#### WHAT YOU HAVE TO DO
Could you transcribe the passage of the SnapAV acquisition article from "SnapAV is looking" up to and including "its Cloud-based platform.", word for word?

BEGIN TEXT TO READ

SnapAV Acquires Distributor Allnet to Speed Up Midwest Distribution

SnapAV is looking to snatch business from suppliers in competing categories, including power management, networking and surveillance, with the help of its Cloud-based platform.

SnapAV Acquires Distributor Allnet to Speed Up Midwest Distribution

CHARLOTTE, N.C. — SnapAV, a leading distributor and product developer for the smart home installation channel, has acquired Allnet Distributing, a revered wholesale distributor with four brick-and-mortar locations in the Midwest.

Allnet provides the first “personal” presence for SnapAV, which established itself 12 years ago as the greatest e-commerce machine and the most logistically adept mover of boxes the channel had ever seen.

It would take years for other distributors and manufacturers to even approach the back-end systems that made SnapAV so efficient … and so successful. By then the company had moved beyond its position as a useful importer of commodity products, establishing itself as an inventive developer of high-tech systems.

END TEXT TO READ
BEGIN RAW RECORDS

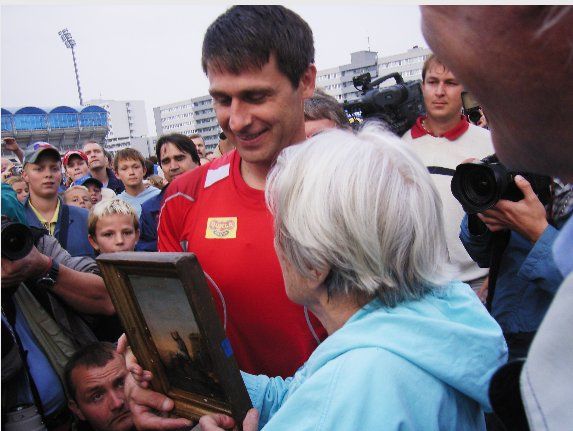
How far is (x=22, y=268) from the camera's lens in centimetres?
181

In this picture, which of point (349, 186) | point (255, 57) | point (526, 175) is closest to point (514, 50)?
point (349, 186)

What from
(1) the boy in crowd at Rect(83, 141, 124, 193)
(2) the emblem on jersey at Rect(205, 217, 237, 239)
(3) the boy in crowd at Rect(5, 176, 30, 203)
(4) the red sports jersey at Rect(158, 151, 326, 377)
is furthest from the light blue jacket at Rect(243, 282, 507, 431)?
(1) the boy in crowd at Rect(83, 141, 124, 193)

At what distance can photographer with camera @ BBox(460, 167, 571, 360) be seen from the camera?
179cm

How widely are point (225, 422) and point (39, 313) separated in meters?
1.13

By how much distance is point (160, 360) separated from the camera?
146cm

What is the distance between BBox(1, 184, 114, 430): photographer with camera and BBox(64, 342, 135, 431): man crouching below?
0.06 meters

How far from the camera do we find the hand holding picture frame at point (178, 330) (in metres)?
1.17

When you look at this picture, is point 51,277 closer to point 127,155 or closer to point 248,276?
point 248,276

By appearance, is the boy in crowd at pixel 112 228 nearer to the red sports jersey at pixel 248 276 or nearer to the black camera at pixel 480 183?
the red sports jersey at pixel 248 276

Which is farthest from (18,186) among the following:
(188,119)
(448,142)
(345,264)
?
(188,119)

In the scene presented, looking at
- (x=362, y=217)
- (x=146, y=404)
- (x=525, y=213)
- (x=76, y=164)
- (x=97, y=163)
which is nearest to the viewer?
(x=362, y=217)

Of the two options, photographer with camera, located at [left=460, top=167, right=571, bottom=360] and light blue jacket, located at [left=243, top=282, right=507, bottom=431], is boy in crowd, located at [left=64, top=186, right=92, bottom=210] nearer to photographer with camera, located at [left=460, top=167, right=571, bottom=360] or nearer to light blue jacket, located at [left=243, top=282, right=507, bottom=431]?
photographer with camera, located at [left=460, top=167, right=571, bottom=360]

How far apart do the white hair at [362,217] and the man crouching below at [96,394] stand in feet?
4.34

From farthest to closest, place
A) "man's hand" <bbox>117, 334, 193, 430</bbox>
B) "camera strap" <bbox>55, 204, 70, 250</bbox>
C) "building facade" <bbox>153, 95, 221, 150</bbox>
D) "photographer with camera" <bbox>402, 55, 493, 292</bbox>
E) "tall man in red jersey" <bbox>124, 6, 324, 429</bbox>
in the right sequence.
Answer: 1. "building facade" <bbox>153, 95, 221, 150</bbox>
2. "camera strap" <bbox>55, 204, 70, 250</bbox>
3. "photographer with camera" <bbox>402, 55, 493, 292</bbox>
4. "tall man in red jersey" <bbox>124, 6, 324, 429</bbox>
5. "man's hand" <bbox>117, 334, 193, 430</bbox>
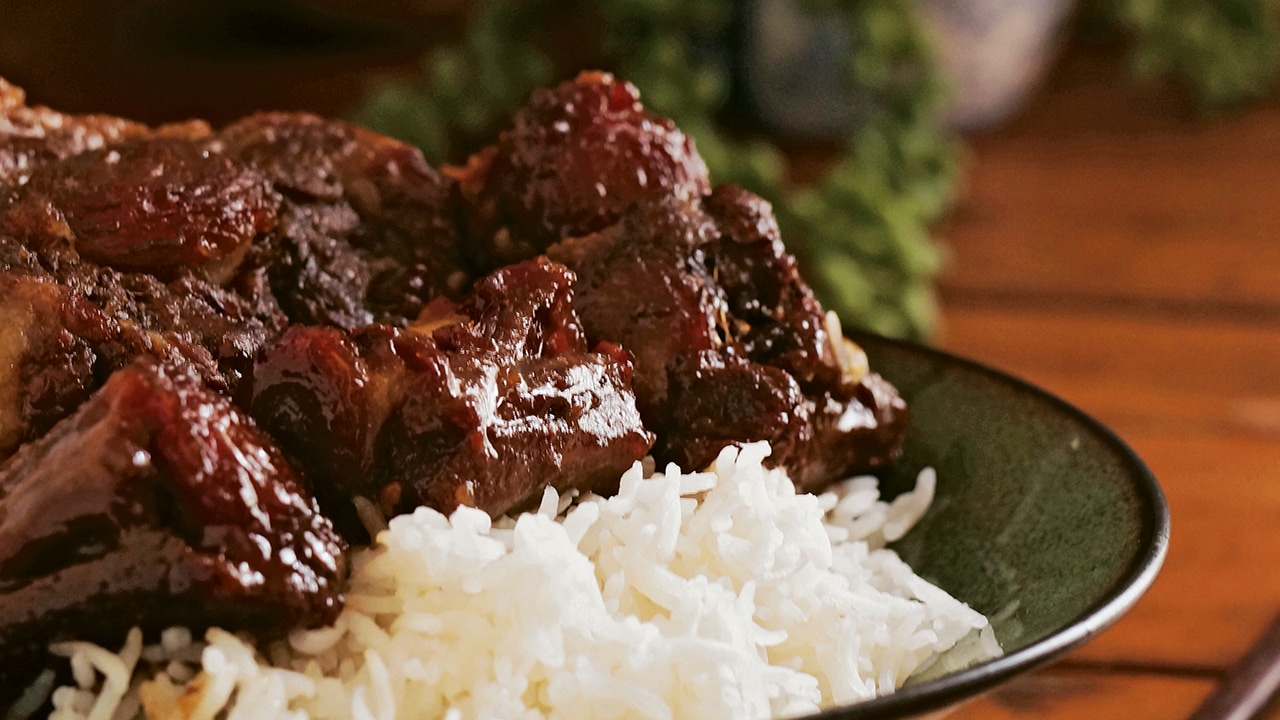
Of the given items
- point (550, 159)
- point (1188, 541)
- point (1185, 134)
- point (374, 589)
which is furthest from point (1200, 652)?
point (1185, 134)

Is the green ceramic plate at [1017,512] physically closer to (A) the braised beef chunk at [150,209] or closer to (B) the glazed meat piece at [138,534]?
(B) the glazed meat piece at [138,534]

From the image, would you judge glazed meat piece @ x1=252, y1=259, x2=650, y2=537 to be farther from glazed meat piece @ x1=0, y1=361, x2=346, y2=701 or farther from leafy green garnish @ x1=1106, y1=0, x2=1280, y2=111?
leafy green garnish @ x1=1106, y1=0, x2=1280, y2=111

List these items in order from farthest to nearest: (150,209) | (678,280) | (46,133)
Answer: (46,133) < (678,280) < (150,209)

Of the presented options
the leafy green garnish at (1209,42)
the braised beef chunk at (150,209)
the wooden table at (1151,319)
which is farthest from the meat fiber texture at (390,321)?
the leafy green garnish at (1209,42)

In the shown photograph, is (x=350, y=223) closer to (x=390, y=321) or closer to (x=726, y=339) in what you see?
(x=390, y=321)

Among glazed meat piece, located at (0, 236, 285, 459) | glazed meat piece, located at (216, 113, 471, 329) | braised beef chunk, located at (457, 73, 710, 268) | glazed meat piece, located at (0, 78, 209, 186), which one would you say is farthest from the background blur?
glazed meat piece, located at (0, 78, 209, 186)

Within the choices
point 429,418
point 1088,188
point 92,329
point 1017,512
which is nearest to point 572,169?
point 429,418
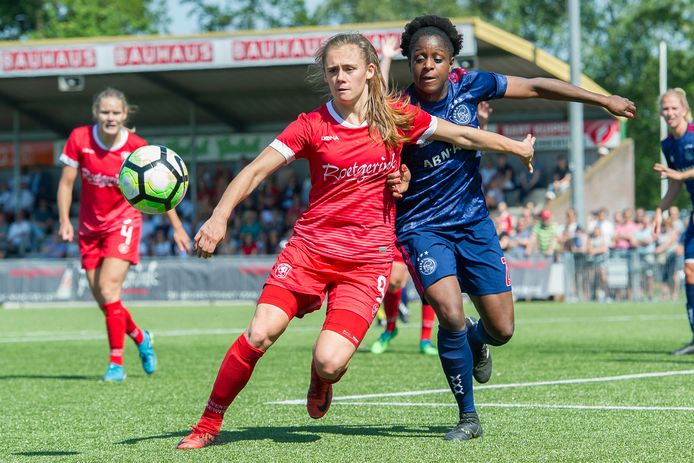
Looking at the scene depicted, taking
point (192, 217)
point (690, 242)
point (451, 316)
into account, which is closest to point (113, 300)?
point (451, 316)

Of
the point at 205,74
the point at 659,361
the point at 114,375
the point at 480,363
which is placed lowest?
the point at 659,361

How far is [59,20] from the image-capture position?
191 feet

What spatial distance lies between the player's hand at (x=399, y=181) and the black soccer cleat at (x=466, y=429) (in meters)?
1.24

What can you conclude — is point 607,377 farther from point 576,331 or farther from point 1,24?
point 1,24

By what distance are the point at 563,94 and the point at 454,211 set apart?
908mm

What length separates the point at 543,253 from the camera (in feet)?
80.5

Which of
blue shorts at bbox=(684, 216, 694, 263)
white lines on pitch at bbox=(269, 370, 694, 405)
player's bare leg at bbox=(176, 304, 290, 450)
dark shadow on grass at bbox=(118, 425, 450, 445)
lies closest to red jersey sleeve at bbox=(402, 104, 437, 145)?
player's bare leg at bbox=(176, 304, 290, 450)

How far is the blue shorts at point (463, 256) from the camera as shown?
6461 mm

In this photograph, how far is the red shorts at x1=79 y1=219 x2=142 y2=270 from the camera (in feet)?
32.6

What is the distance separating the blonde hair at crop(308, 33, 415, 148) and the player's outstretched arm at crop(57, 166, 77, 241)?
4475 millimetres

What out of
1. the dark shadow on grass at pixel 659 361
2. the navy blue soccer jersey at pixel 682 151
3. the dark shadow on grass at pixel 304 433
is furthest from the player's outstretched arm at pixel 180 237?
the navy blue soccer jersey at pixel 682 151

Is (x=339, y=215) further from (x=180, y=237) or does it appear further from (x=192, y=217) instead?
(x=192, y=217)

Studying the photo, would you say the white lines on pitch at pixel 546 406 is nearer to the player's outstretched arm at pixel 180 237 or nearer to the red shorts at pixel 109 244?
the player's outstretched arm at pixel 180 237

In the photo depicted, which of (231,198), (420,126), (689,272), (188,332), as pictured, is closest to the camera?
(231,198)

END RAW RECORDS

#### ANSWER FOR THIS EXERCISE
SnapAV is looking to snatch business from suppliers in competing categories, including power management, networking and surveillance, with the help of its Cloud-based platform.